I crossed a white and gray marbled Elephant Ear HMPK with a multicolored Mystery Half Moon Female.

I call her mystery because she is in a jar marked HMF which stands for Half-Moon female. However, she looks like she has elephant ears, or dumbo. So I dont know if she is a full HM female or an HMPK half moon and I don't know if she has elephant ears or not.

So I'm anxious to raise the babies and see what the cross produced.

In addition, the day after I pulled this female, my fish room overheated and I lost over 30 fish including her. This makes me really want to keep these babies healthy.

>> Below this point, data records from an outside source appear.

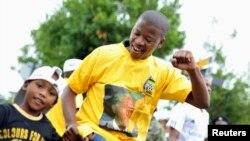 Люди на улицах Соуэто - пригорода Йоханнесбурга, где жил Нельсон Мандела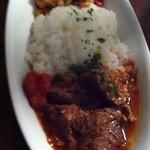 ロス・バルバドス - 8回目2012年3月1日ケニア料理 ゴンベとギゼリ:牛肉のピリ辛トマト煮込みと、豆とトウモロコシの炒め物
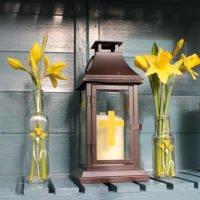 Thorndown-Easter-stencils-daffodils-and-cross-lantern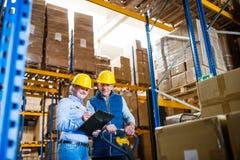 Starszy kobieta kierownik i mężczyzna pracownik pracuje w magazynie Obrazy Royalty Free
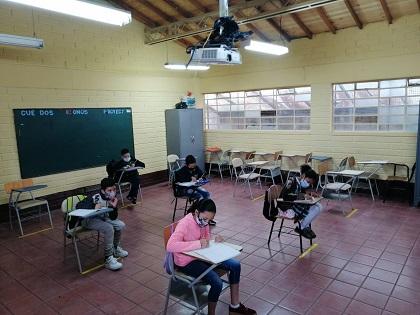 Alternancia sede Golondrinas estudiantes de Aceleración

I believe there are over 100 fry easily and it's possible there are 2 or 3 times that.

They just started swimming horizontal late in the day yestrday afternoon.

I started a bubbler early this morning.

I fed them a little boiled egg yolk late last night and early this morning. Then I crushed up some fish food and fed it within the last hour. I'll have BBS hatching tonight and will feed them the first round late tonight.

Thanks for tuning in.


----------



## BeautifulBetta123 (Aug 27, 2012)

I hope for the best! Looking in your sig would you be able to ship a betta to canada I mean you need an export license but looking at a hmpk


----------



## megaredize (May 21, 2012)

cant wait to see your fry!


----------



## ShowMeBettas (Oct 26, 2012)

*Not counting my chickens*

Hi megaredize, I'm not counting my chickens and only hope to keep them healthy and happy.

If I'm successful it will be really fun to see what comes out and then to decide which of those to cross for the next generation.

BeautifulBetta123, I am unable to ship to Canada and I currently have no fish for sale.


----------



## megaredize (May 21, 2012)

ya i just want to see what they will look like


----------



## ShowMeBettas (Oct 26, 2012)

*Update at a week.*

I have added water to the tank a few times, used a small syringe to get some of the gunk off the bottom. initially I fed egg yolk and crushed food for the first couple days then started bbs three times a day.

They have grown. There appears to be at least a hundred in there and most still look good.

Not much else to report yet. I took pics last night but you can't see anything yet.


----------



## Legendary (Mar 31, 2010)

Wish we had some pictures


----------



## ShowMeBettas (Oct 26, 2012)

*You asked for it. ;-)*


----------



## Legendary (Mar 31, 2010)

LOl what? That picture is huge haha, but thanks for trying


----------



## betta lover1507 (Aug 6, 2011)

good luck with your spawn


----------